Begin Raw data

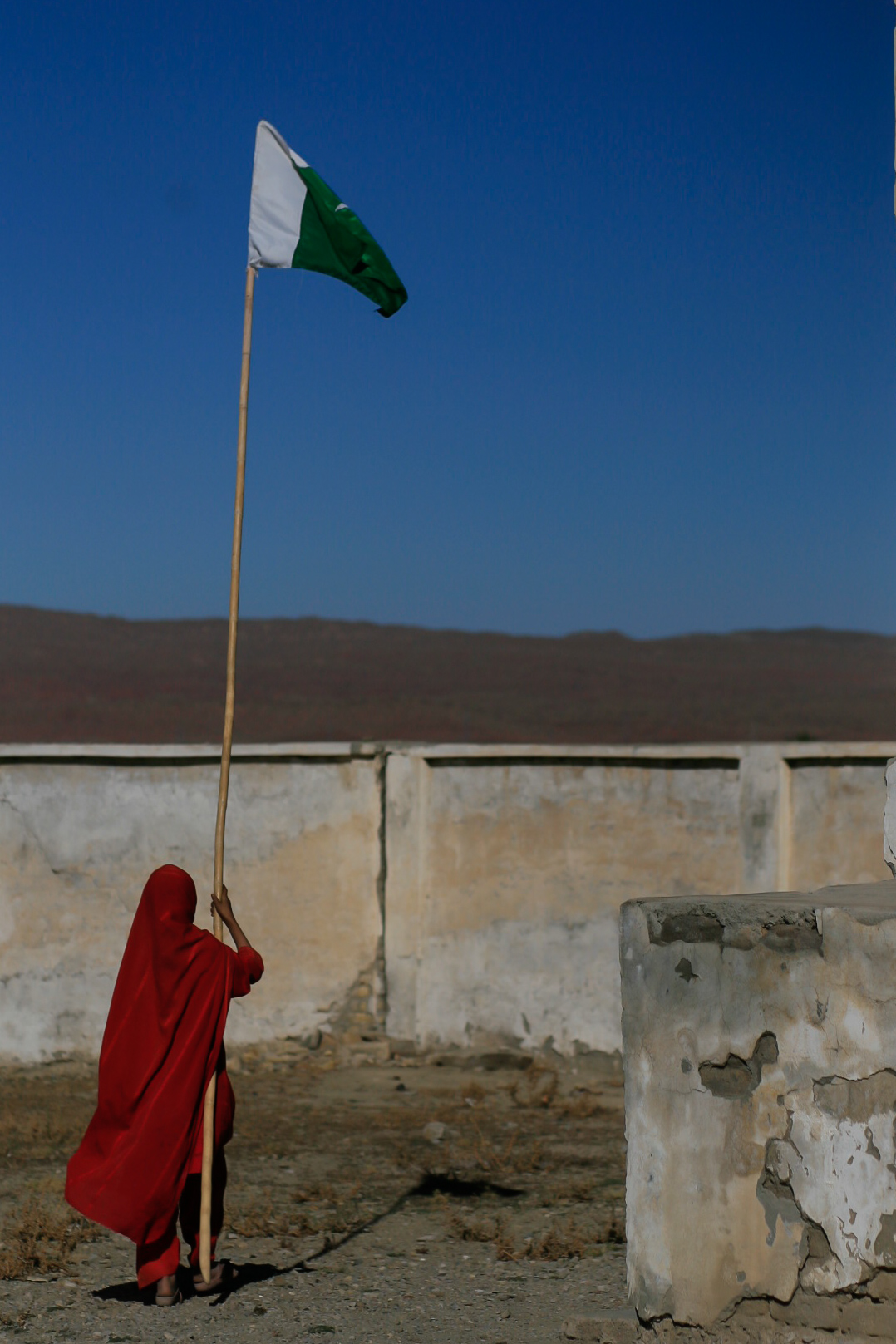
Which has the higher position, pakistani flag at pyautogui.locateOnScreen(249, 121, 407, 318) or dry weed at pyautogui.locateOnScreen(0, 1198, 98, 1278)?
pakistani flag at pyautogui.locateOnScreen(249, 121, 407, 318)

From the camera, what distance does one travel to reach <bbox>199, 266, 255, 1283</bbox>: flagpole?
397 cm

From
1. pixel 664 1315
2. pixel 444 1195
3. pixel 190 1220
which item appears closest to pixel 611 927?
pixel 444 1195

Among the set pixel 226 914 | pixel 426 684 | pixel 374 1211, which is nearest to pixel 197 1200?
pixel 226 914

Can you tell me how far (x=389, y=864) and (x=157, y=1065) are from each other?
3.86 m

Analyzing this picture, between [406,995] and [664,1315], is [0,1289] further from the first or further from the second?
[406,995]

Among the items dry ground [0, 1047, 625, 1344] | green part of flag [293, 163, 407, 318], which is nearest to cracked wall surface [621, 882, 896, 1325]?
dry ground [0, 1047, 625, 1344]

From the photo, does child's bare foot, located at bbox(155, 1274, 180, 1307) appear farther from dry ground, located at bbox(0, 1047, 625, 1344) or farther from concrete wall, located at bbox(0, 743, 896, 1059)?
concrete wall, located at bbox(0, 743, 896, 1059)

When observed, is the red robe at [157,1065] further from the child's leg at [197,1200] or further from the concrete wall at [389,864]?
the concrete wall at [389,864]

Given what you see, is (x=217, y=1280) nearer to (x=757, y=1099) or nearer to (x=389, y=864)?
(x=757, y=1099)

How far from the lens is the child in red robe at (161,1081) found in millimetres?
3941

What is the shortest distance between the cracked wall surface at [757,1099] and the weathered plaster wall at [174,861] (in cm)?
466

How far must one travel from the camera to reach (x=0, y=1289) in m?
4.36

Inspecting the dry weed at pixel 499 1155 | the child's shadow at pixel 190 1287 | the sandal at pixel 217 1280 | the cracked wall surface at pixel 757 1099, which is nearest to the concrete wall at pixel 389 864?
the dry weed at pixel 499 1155

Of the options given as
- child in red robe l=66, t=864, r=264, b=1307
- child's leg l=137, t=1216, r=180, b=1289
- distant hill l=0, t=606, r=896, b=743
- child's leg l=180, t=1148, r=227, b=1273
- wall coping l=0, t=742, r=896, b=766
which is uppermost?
distant hill l=0, t=606, r=896, b=743
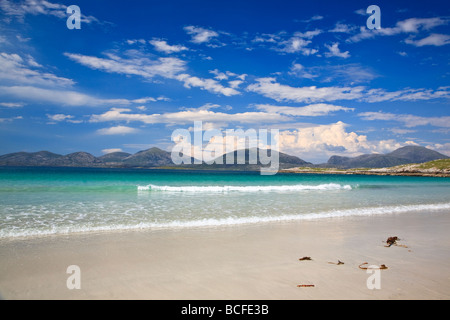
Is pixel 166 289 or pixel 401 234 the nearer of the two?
pixel 166 289

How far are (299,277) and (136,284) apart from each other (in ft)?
11.3

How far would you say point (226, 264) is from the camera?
6559 millimetres

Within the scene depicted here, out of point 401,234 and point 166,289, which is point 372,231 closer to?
point 401,234

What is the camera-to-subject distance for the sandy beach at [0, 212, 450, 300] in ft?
16.6

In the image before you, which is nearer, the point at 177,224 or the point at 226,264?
the point at 226,264

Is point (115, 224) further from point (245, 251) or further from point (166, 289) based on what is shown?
point (166, 289)

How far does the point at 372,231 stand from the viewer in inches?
421

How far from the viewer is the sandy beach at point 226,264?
5.05 m

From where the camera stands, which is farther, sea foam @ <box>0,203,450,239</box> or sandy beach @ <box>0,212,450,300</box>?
sea foam @ <box>0,203,450,239</box>
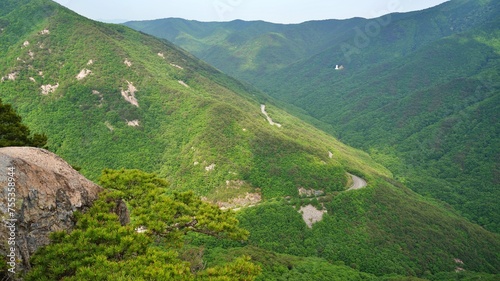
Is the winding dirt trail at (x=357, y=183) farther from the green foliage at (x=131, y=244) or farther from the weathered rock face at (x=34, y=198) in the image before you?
the weathered rock face at (x=34, y=198)

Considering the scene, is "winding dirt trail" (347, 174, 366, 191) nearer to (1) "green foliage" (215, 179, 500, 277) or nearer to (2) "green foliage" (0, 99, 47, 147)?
(1) "green foliage" (215, 179, 500, 277)

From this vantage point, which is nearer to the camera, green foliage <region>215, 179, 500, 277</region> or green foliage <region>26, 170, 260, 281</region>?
green foliage <region>26, 170, 260, 281</region>

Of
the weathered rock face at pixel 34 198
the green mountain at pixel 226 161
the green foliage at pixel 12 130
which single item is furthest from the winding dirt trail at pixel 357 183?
the weathered rock face at pixel 34 198

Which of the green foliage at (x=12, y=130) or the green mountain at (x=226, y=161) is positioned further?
the green mountain at (x=226, y=161)

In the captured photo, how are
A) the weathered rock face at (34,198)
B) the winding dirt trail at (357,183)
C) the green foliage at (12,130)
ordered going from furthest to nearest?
the winding dirt trail at (357,183) < the green foliage at (12,130) < the weathered rock face at (34,198)

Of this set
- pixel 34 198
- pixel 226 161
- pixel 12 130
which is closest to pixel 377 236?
pixel 226 161

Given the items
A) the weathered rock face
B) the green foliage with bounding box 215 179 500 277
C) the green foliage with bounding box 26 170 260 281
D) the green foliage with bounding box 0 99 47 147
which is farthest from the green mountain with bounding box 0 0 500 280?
the weathered rock face
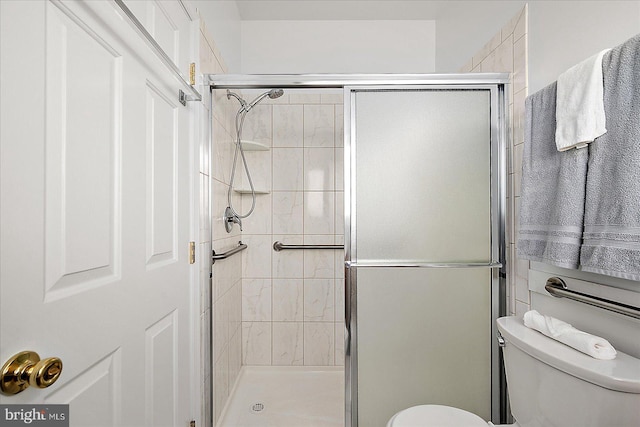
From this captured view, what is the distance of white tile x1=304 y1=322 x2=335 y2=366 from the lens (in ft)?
8.35

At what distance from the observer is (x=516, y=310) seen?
151 cm

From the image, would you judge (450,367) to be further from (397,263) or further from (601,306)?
(601,306)

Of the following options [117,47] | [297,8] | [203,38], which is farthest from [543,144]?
[297,8]

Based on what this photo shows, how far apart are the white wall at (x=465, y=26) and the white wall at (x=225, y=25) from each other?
140cm

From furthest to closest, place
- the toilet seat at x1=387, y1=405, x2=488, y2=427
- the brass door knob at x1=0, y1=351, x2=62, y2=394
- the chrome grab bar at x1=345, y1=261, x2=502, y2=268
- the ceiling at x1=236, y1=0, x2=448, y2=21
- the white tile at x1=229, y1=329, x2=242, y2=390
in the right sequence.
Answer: the ceiling at x1=236, y1=0, x2=448, y2=21
the white tile at x1=229, y1=329, x2=242, y2=390
the chrome grab bar at x1=345, y1=261, x2=502, y2=268
the toilet seat at x1=387, y1=405, x2=488, y2=427
the brass door knob at x1=0, y1=351, x2=62, y2=394

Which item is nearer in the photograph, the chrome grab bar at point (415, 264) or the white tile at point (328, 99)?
the chrome grab bar at point (415, 264)

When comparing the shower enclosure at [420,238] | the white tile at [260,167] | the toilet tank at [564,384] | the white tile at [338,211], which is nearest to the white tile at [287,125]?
the white tile at [260,167]

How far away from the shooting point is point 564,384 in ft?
3.12

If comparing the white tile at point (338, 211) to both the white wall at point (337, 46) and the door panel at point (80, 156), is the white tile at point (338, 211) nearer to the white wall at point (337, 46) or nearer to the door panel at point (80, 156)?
the white wall at point (337, 46)

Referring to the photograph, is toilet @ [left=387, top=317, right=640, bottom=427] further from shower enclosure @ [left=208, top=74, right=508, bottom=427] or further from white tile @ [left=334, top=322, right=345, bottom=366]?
white tile @ [left=334, top=322, right=345, bottom=366]

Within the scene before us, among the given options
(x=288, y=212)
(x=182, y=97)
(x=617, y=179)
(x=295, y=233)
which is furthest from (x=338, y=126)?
(x=617, y=179)

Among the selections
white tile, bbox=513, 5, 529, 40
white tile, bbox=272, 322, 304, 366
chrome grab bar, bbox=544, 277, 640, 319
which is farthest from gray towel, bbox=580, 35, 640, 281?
white tile, bbox=272, 322, 304, 366

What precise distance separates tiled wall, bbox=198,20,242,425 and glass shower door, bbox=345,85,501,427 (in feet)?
2.17

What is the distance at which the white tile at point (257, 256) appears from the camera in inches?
99.5
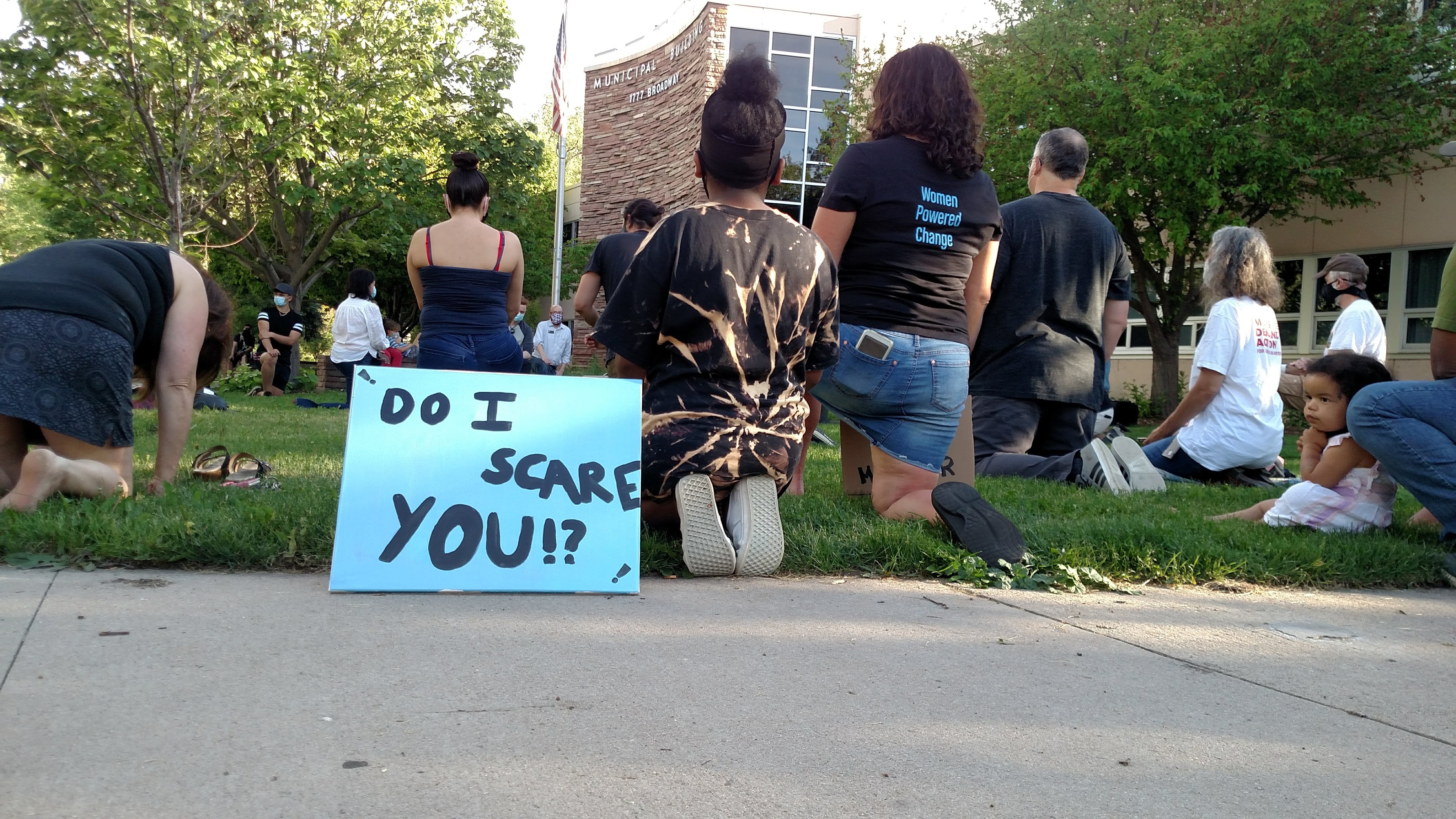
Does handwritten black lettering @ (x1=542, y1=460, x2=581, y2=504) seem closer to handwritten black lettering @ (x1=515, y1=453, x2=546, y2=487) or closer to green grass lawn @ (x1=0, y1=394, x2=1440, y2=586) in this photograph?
handwritten black lettering @ (x1=515, y1=453, x2=546, y2=487)

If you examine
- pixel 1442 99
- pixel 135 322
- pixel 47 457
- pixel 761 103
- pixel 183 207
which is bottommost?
pixel 47 457

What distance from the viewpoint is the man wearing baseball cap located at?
16.5m

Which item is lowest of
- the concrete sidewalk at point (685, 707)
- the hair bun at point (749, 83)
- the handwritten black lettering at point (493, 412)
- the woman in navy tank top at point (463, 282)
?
the concrete sidewalk at point (685, 707)

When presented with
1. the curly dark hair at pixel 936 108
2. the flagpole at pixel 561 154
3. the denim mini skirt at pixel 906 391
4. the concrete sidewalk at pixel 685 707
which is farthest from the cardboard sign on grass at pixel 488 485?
the flagpole at pixel 561 154

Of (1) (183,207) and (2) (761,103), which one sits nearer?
(2) (761,103)

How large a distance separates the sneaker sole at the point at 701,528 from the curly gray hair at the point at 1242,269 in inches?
166

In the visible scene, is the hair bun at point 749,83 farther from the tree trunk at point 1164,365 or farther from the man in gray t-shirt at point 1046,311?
the tree trunk at point 1164,365

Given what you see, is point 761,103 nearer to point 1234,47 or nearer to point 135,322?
point 135,322

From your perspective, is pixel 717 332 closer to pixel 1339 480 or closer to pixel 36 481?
pixel 36 481

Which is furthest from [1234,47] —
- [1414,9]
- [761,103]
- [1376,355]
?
[761,103]

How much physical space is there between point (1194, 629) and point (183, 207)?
828 inches

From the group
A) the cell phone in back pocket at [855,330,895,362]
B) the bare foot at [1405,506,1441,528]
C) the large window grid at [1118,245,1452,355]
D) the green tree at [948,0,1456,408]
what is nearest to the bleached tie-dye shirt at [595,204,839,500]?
the cell phone in back pocket at [855,330,895,362]

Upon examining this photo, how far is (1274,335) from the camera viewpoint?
22.7ft

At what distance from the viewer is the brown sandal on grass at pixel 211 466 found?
17.1ft
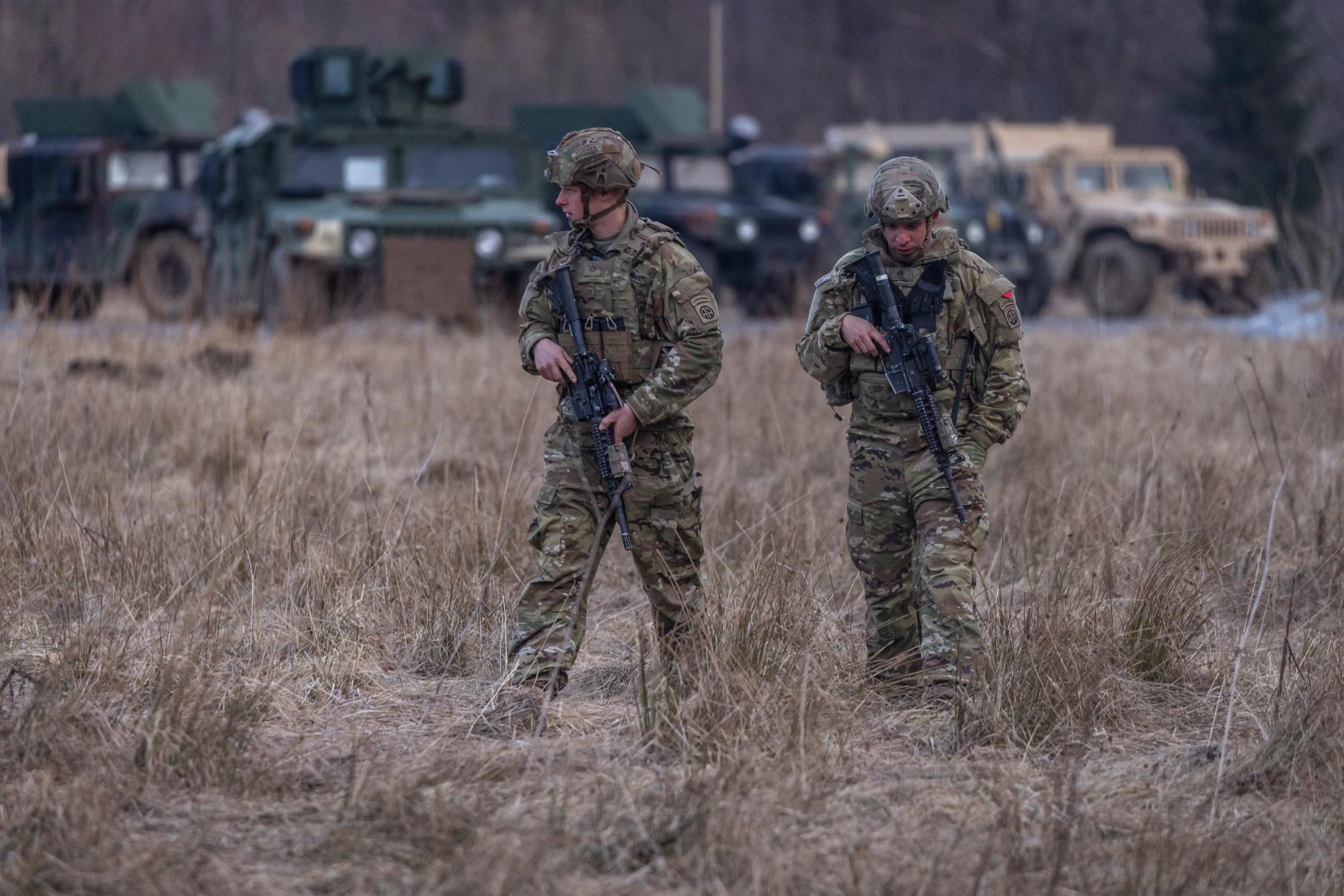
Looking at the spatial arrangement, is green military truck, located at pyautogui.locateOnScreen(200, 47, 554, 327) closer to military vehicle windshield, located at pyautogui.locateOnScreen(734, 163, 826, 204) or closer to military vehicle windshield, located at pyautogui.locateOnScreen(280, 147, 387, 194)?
military vehicle windshield, located at pyautogui.locateOnScreen(280, 147, 387, 194)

End Raw data

Problem ->
Set down the line containing "Upon examining this", then every later line through the end of the material, exactly as written; omit any picture.

Task response ->
Upon examining this photo, how far is (1274,335) from the camera viewpoint?
22.7ft

At what distance from the viewer is the brown sandal on grass at pixel 211 466 found?
17.1ft
Looking at the spatial arrangement, is green military truck, located at pyautogui.locateOnScreen(200, 47, 554, 327) closer to military vehicle windshield, located at pyautogui.locateOnScreen(734, 163, 826, 204) or closer to military vehicle windshield, located at pyautogui.locateOnScreen(280, 147, 387, 194)?
military vehicle windshield, located at pyautogui.locateOnScreen(280, 147, 387, 194)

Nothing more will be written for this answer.